Midterm Outlook
March 10, 2026
The midterm election outlook is shifting rapidly with retirements, updated congressional maps, and primary losses.
House of Representatives: These retirement announcements have come as President Donald Trump and Republican leadership try to preserve a narrow House majority.
- To date, 56 US House members are retiring instead of running for their current seat.
- 35 Republicans have announced their retirement, compared to 21 Democrats. In recent years, more members of the party in power have headed for the exits.
- This list includes those who lost their primary election, or are running for higher office which include the Senate, Governorship, and offices of Attorney General and County Judge.
- The president’s party usually loses congressional seats in midterm elections.
Recent Notable Retirements
- Rep. Darrell Issa (R-CA-48) announced last week that he will be retiring due to the redrawn maps in California. His seat became a genuine toss-up after California redrew its districts. Kamala Harris would have won the new district over Donald Trump by three points in 2024. It previously was a safe Republican seat.
- Rep. Burgess Owens (R-UT-4) also announced last week that he will be retiring.
- Utah’s congressional map has gone through many different versions for this election year due to a battle at the state level between Republicans and Democrats.
- A judge recently declared that it was too late to change the map, leaving a safe Democratic seat in the Salt Lake City area.
- Owens decided to retire instead of running in this new Democratic leaning seat or run in a nearby district against another member of Congress in the primary.
- Rep. Tony Gonzalez (R-TX-23) announced he will no longer run for re-election.
- Gonzalez was serving his third term, but following a 2026 primary runoff challenge and a House Ethics Committee investigation into an affair with a former staffer, he dropped his re-election bid last week.
- Without Gonzalez in the race, Brandon Herrera will likely be the GOP’s nominee, giving Democrats a shot at flipping this traditionally safe red district.
Texas Senate Race
- On the Democratic side, State Senator James Talarico won the nomination to be his party’s nominee, beating Congresswoman Jasmine Crockett (D-TX-30) by a margin of 52-48%, avoiding a runoff.
- While the Republican side is a bit more messy, incumbent Senator John Cornyn (R-TX) has been forced into a runoff election with current Texas Attorney General Ken Paxton.
- Cornyn garnered 42% of the vote, while Paxton was just shy of 41%. As neither candidate breached the 50% mark, there will be a runoff election on May 26. President Trump has been publicly musing about endorsing a candidate prior to the runoff.
Why it matters: The messy primary on the Republican side forces the candidates to spend time and money attacking each other over the next two months instead of focusing on the general election.
Democrats have dubbed this the dream scenario for their general election prospects.

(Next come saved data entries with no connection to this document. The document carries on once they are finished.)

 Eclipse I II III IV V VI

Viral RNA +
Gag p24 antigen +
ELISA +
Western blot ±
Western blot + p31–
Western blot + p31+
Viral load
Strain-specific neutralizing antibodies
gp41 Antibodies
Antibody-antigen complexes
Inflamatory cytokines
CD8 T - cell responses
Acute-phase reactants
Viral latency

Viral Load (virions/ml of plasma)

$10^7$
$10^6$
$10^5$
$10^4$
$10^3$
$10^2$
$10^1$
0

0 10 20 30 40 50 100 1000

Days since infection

A perfect storm of negative approval ratings on President Trump and competitive elections in stronghold GOP states could give Democrats a slim but real chance at controlling both chambers of Congress next year.
- Talarico has been widely viewed as Democrats best chance to take the seat, and infighting on the GOP side only helps them make their case.

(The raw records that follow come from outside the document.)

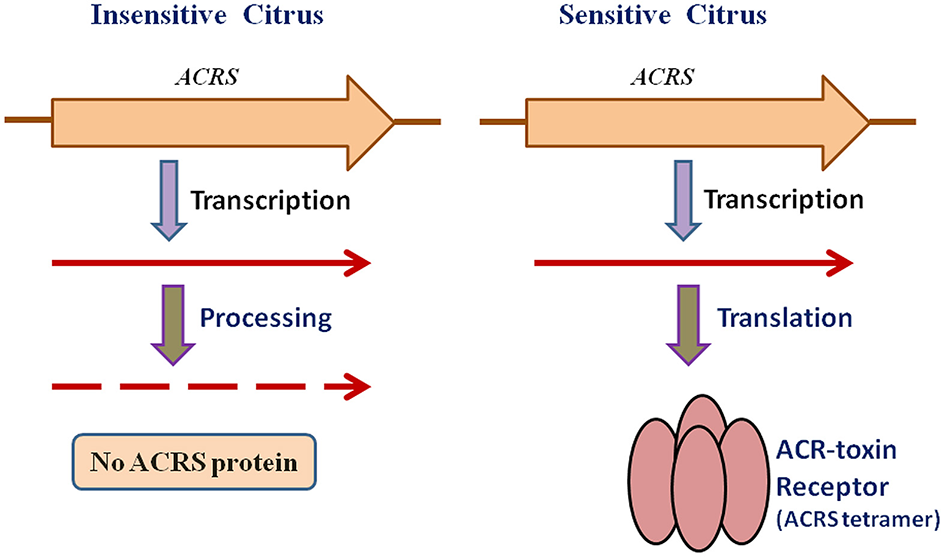 Insensitive Citrus

ACRS

Transcription

Processing

No ACRS protein

Sensitive Citrus

ACRS

Transcription

Translation

ACR-toxin Receptor (ACRS tetramer)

- Putting Texas in play forces national Republicans to spend more money protecting their eventual nominee this fall.
Montana Senate Race
- Sen. Steve Daines (R-MT) announced his surprise decision to retire last week just hours before the filing deadline was about to pass.

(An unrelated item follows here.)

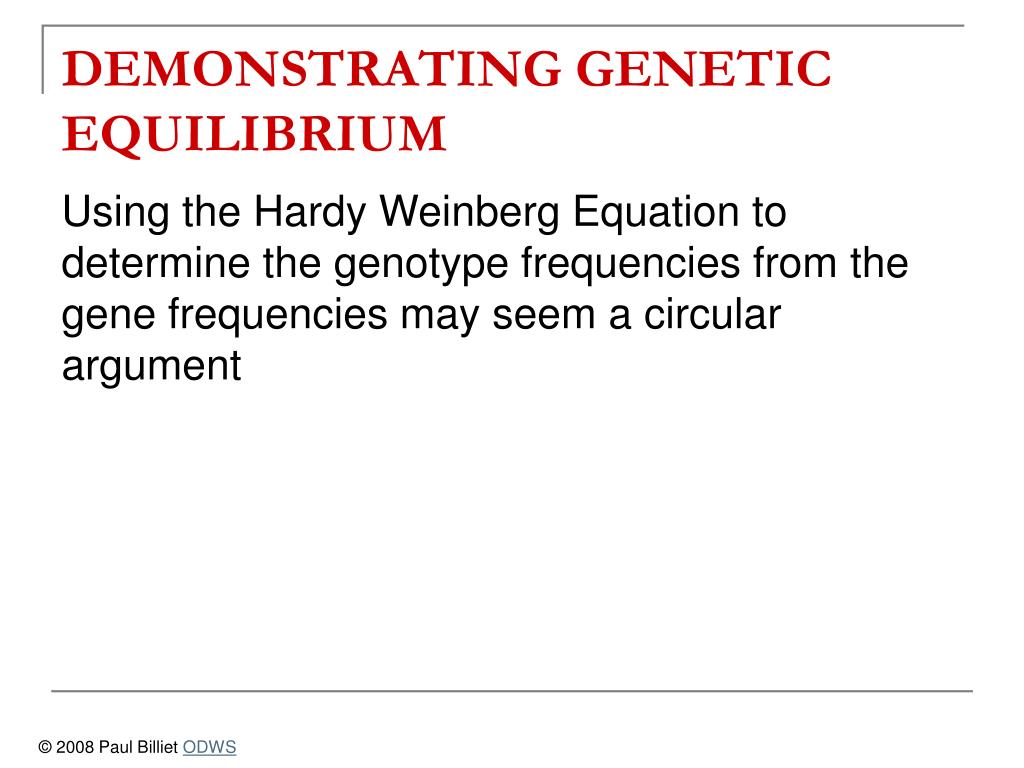 DEMONSTRATING GENETIC EQUILIBRIUM

Using the Hardy Weinberg Equation to determine the genotype frequencies from the gene frequencies may seem a circular argument

© 2008 Paul Billiet ODWS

- He quickly endorsed U.S. Attorney for the District of Montana Kurt Alme, who filed to run for Daines’ Senate seat as a Republican just minutes before the deadline closed on Tuesday evening.
- This move raised eyebrows across Capitol Hill as Sen. Daines in effect froze the primary field for his handpicked successor.
- Another member of Congress, Rep. Marie Glusenkamp-Perez (D-WA-3) publicly stated her frustration with the move following his retirement announcement.
One of the reasons Daines cited for his retirement announcement was the desire to avoid an expensive race by keeping big Democratic names out of the mix including former Democratic Senator Tester and former Democratic Governors Brian Schweitzer and Steve Bullock.